# Reptisun 10.0 & 5.0 UVB meter readings, no screen & screen



## ChrisK (Oct 28, 2008)

Zoo Med Reptisun 10.0 High Output UVB Lamp and 5.0 UVB Lamp Product Review - Part II | That Reptile Blog

Says it's measured in microwatts per centimeter squared, would those 18" readings be good enough?


----------



## Julio (Oct 8, 2007)

Chrisk, i have used thes bulbs on my tank on several occasions and each time the plants did not do well under these lights for some reason, so i would go with a different brand or even HO T5s


----------



## hpglow (Jun 8, 2009)

I would be more interested to see what the readings were through a glass lid. Glass is known to filter a good amount of UV rays, it would be nice to see if any amount makes it through a peice of glass.


----------



## ChrisK (Oct 28, 2008)

Julio, I'm using 48" 6500 T8's with 2 tubes per fixture, it's like being on a beach - and I wanted to put a 10.0 in one slot and the 6500 in the other with a screen section open right under the 10.0 on top of 24" tall tanks -

hpglow regular glass won't work for UVB unless it's a special glass like Borofloat or a special plastic like Solacryl


----------



## Julio (Oct 8, 2007)

are you tanning yet?
Chris is right, you really need a UV shield to filter it out, but i am not sure what kind of damage it can do yoru frogs as well, darts are not really exposed to UV much if at all, being under the cannopy of the rainforest.


----------



## ChrisK (Oct 28, 2008)

Well I was kinda going for the other direction because of the types of frogs, trying to get some UV into the tanks for them with the screening right under the 10.0. That's why I was wondering if those readings would be sufficient through screen at 18 inches.


----------



## Julio (Oct 8, 2007)

if i remmebr the study that waas done by Sanjay Joshi on bulbs is that the creen will filter %30 of the light.


----------



## ChrisK (Oct 28, 2008)

Yeah that looks kinda consistent with that study in the link, so I guess the question is whether 8 microwatts per centimeter squared is sufficient


----------



## zBrinks (Jul 16, 2006)

Chris, I do basically the same thing over my frog tanks, but use 2.0 bulbs instead, or old 10.0 bulbs. I'd worry that new 10.0, or even 5.0 bulbs, could potentially be harmful to the frogs, even though this is more speculation than anything else.


----------



## ChrisK (Oct 28, 2008)

Aren't the 2.0 UVA only?


----------



## ChrisK (Oct 28, 2008)

Julio said:


> if i remmebr the study that waas done by Sanjay Joshi on bulbs is that the creen will filter %30 of the light.

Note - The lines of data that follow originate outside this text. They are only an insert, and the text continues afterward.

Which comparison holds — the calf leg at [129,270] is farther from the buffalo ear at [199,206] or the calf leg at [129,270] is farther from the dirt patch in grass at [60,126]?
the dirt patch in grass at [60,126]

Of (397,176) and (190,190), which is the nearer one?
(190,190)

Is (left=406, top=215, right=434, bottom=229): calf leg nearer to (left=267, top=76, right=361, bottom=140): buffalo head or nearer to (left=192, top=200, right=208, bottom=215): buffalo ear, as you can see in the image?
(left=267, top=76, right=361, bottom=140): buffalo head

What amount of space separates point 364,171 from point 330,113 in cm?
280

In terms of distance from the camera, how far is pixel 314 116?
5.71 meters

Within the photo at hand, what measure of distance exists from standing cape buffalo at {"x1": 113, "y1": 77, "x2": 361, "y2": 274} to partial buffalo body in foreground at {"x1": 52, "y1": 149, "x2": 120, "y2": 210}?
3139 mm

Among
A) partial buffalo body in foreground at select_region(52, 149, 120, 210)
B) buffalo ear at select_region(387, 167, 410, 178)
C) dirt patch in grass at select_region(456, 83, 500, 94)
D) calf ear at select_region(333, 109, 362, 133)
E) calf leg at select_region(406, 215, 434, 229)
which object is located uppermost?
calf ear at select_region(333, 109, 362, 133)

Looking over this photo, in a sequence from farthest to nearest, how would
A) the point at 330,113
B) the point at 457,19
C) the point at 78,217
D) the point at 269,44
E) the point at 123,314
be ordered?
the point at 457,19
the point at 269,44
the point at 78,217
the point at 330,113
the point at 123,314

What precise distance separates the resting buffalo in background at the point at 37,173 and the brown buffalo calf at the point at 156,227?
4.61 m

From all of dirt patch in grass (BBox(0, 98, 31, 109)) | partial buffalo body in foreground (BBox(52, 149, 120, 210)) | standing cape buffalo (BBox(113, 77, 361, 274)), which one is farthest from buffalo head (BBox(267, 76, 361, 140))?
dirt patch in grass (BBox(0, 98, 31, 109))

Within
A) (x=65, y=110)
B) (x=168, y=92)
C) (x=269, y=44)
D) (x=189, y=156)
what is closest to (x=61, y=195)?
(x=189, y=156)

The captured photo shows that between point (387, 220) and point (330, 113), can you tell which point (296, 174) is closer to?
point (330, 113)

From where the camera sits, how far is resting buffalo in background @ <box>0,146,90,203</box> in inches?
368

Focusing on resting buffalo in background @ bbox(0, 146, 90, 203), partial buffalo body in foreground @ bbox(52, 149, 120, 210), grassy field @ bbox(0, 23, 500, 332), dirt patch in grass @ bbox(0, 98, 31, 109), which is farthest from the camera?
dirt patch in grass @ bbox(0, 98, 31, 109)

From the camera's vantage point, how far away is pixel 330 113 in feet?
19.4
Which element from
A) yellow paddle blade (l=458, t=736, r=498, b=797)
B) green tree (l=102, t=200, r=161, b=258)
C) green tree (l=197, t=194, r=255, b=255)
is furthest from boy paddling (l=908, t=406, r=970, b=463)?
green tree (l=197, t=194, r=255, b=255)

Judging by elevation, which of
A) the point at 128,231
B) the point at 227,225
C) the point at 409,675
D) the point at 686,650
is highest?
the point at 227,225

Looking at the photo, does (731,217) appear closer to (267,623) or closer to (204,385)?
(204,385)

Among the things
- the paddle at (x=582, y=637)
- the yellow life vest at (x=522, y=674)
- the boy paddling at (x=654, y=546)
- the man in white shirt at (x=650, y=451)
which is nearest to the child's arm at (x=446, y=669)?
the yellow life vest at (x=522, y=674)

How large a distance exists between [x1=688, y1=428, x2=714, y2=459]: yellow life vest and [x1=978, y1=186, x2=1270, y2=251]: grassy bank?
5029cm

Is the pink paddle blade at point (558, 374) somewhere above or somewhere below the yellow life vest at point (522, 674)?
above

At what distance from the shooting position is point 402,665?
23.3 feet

Another piece - this is the light I'm using: 

Lithonia Lighting - 4' Diamond plate Work light - 1241DPGESB - Home Depot Canada

the amount of light it reflects is tremendous - in the store there was like no comparison between it and the other work lights, you had to squint when looking up at this one and not at the others so it may multiply the amount of UV going in


----------



## Julio (Oct 8, 2007)

yeah i seen those, they have a pretty good reflector.


----------



## zBrinks (Jul 16, 2006)

As far as I know, the 2.0s throw off UVB as well . . .


----------